What we write about as romance novelists, though, is also unconditional love, isn't it? Realistically, we know that not 100 percent of all the heroes and heroines in our stories would live Happily Ever After; that we don't have to honor that knowledge is a gift to readers and to ourselves.

I've never even addressed the original question up there, have I? What does unconditional love looks like? This is where I see it.
  •  Forgiveness 
  •  Volunteerism without expectation of recognition 
  •  Faith without judgment of others
  •  Kindness without cause 
  •  "Love is taking a few steps backward, maybe even more, to give way to the happiness of the person you love." - Winnie the Pooh 
  •  Forgiveness. (Yeah, I know that's twice--that's how important it is.) 
What about you? What do you think it looks like--or who?

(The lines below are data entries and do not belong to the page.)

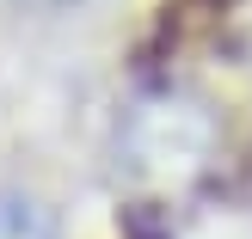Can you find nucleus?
<instances>
[{"instance_id": "1", "label": "nucleus", "mask_w": 252, "mask_h": 239, "mask_svg": "<svg viewBox=\"0 0 252 239\" xmlns=\"http://www.w3.org/2000/svg\"><path fill=\"white\" fill-rule=\"evenodd\" d=\"M117 147H123V159H129V172H142V178H154V184H185L216 154V117H209L197 98L160 86V92H142L123 110Z\"/></svg>"}, {"instance_id": "2", "label": "nucleus", "mask_w": 252, "mask_h": 239, "mask_svg": "<svg viewBox=\"0 0 252 239\" xmlns=\"http://www.w3.org/2000/svg\"><path fill=\"white\" fill-rule=\"evenodd\" d=\"M0 239H56L43 203L25 190H0Z\"/></svg>"}, {"instance_id": "3", "label": "nucleus", "mask_w": 252, "mask_h": 239, "mask_svg": "<svg viewBox=\"0 0 252 239\" xmlns=\"http://www.w3.org/2000/svg\"><path fill=\"white\" fill-rule=\"evenodd\" d=\"M25 6H68V0H25Z\"/></svg>"}]
</instances>
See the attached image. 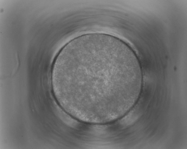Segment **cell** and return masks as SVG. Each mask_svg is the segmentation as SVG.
Returning a JSON list of instances; mask_svg holds the SVG:
<instances>
[{"label": "cell", "mask_w": 187, "mask_h": 149, "mask_svg": "<svg viewBox=\"0 0 187 149\" xmlns=\"http://www.w3.org/2000/svg\"><path fill=\"white\" fill-rule=\"evenodd\" d=\"M139 60L125 42L111 35L77 37L61 49L54 63L52 86L72 114L101 118L129 104L142 84Z\"/></svg>", "instance_id": "cell-1"}]
</instances>
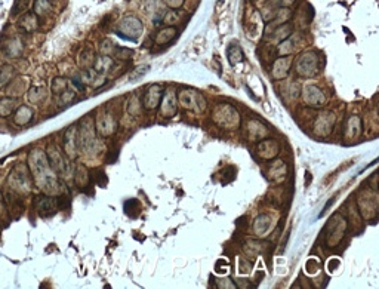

If you're looking for something to read, get your copy of The Healing Summer. I think Carol's story--not just the romance, but the story of her--is an example of unconditional love, too. Let me know what you think. 


  1. I think you've pretty well covered it. The unconditional part in marriage is something you grow into--I do agree. After nearly 47 years, the falling in and out has pretty much become all in because as years progress, we learn that nobody's perfect, but when they're perfect for you, you stick. Great post, Liz!

  2. I love this post, Liz, and I agree with all your bullet points ...

  3. Lovely post! My feel-good moment for the day.

  4. Lovely post, Liz. Parental love is unconditional, isn't it? All the best!

  5. I truly feel there's nothing my daughters could do that would make me stop loving them. Parental love is that strong. Lovely post, Liz. As usual!

    1. I know, Jana--me, too. Same goes with the grands.

  6. Years ago I read this quip in Reader's Digest and I include it in every wedding card I send.

    There was a couple celebrating their 50th anniversary and someone said, "Grandma, what's your secret?" "Well," she said. "When we first got married I decided to make a list of ten things your grandfather did that really bugged me and chose to let those things go."
    "What was on the list?"
    "I never actually got around to making it, so whenever he did something that bugged me, I said, "Good thing it's on the list".

    To me, that's unconditional love in a nutshell.

    1. It certainly is! A great idea. It reminds me a little of my own bucket list, which I've never written down. Whenever I want to do something, I just say it's on the list.